# First real turning in half a century



## bshaw52 (Jul 7, 2021)

It’s been better than 50 years since I turned anything on a lathe. I picked up a 1962 J-170 last November and completely restored it.

I’ve been reading Keith Rowley’s book a Foundation Course doing the lessons in order, learning tool presentation, sharpening, etc, great book by the way.
Well today I decided to jump ahead and make something, its just a shallow bowl for pocket dross, keys, change or what not.

The wood is dead fall wormy Mimosa crotch with a danish oil and wax finish.

Reactions: Like 10 | EyeCandy! 1 | Way Cool 5


----------



## DLJeffs (Jul 7, 2021)

Feels good, doesn't it? Nice job.

Reactions: Thank You! 1


----------



## Mike Hill (Jul 7, 2021)

That is one nice looking turning. Now, I will nominate you to sit on the throne! 50 years!!! I don't think I will - going forward from now - ever feel bad for not turning for a few weeks!!!! That is so inspiring. For me it was more like 30-35 years from the time I turned something in Junior High to when I got a lathe as an adult and turned a bud vase!

Reactions: Like 1 | Thank You! 1


----------



## T. Ben (Jul 7, 2021)

Great little bowl,welcome back to turning.

Reactions: Thank You! 1


----------



## ripjack13 (Jul 7, 2021)

Nicely done sir. 
I was 3 the last time you turned on a lathe!

Reactions: Funny 4


----------



## phinds (Jul 7, 2021)

Ohh ... that's purdy !

Reactions: Like 1


----------



## Tony (Jul 7, 2021)

_Task goal_
Continue the woodturning forum thread from the point where it stops. The data comes from a different source than the woodturning forum thread.

_Source material_
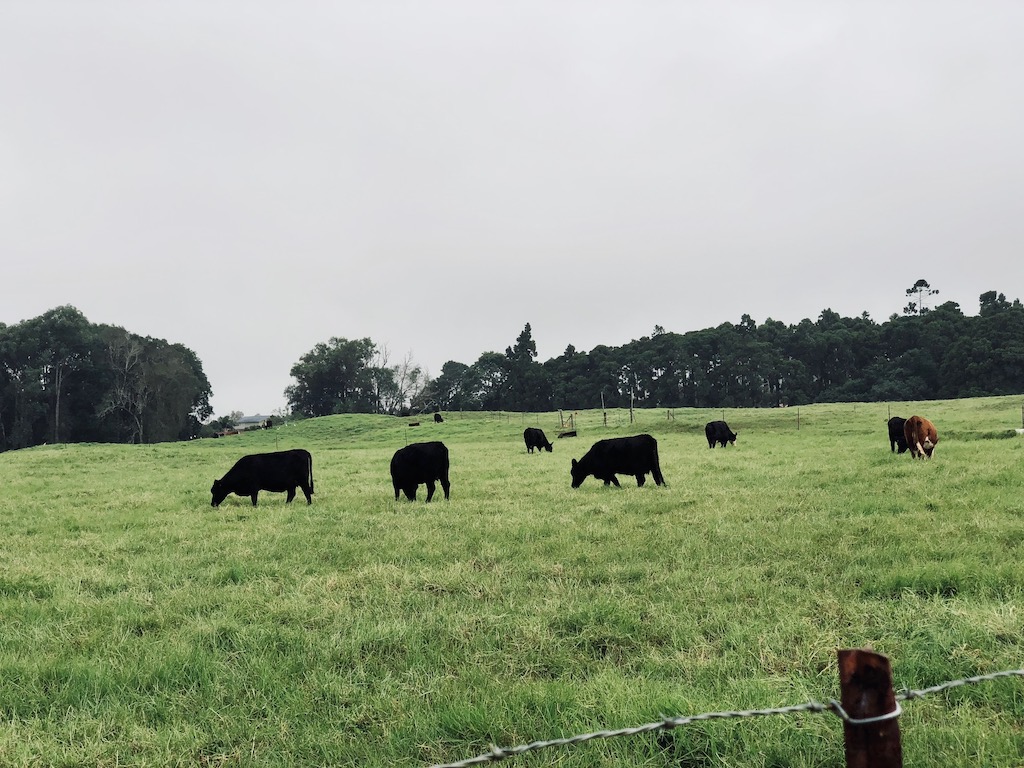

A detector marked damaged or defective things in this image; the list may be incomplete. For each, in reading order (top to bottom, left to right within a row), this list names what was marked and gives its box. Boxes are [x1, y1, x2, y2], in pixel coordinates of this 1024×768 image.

rusty fence post [840, 648, 904, 768]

_Output of the exercise_
It seems you haven't lost it, that's a great bowl!

Reactions: Thank You! 1


----------



## Karl_TN (Jul 7, 2021)

Nice crotch bowl. Takes a bit of work getting all the mixed grain cut and sanded out smoothly.

Reactions: Like 1


----------



## Barb (Jul 7, 2021)

Very nice bowl!

Reactions: Thank You! 1


----------



## trc65 (Jul 7, 2021)

Great looking bowl!

Reactions: Thank You! 1


----------



## Nature Man (Jul 7, 2021)

Great job with really nice looking wood! Just like riding a bike! Congrats! Chuck

Reactions: Thank You! 1


----------



## Ken Martin (Jul 24, 2021)

You and them worms did a good job!

Reactions: Funny 1


----------



## 2feathers Creative Making (Jul 24, 2021)

Welcome belatedly from Crossville TN. I had wondered what mimosa looked like. I hate them as a tree. Had one in the yard I think I am mildly allergic to them. But that wouldnt stop me from helping one fall down. Now I know what they could be good for.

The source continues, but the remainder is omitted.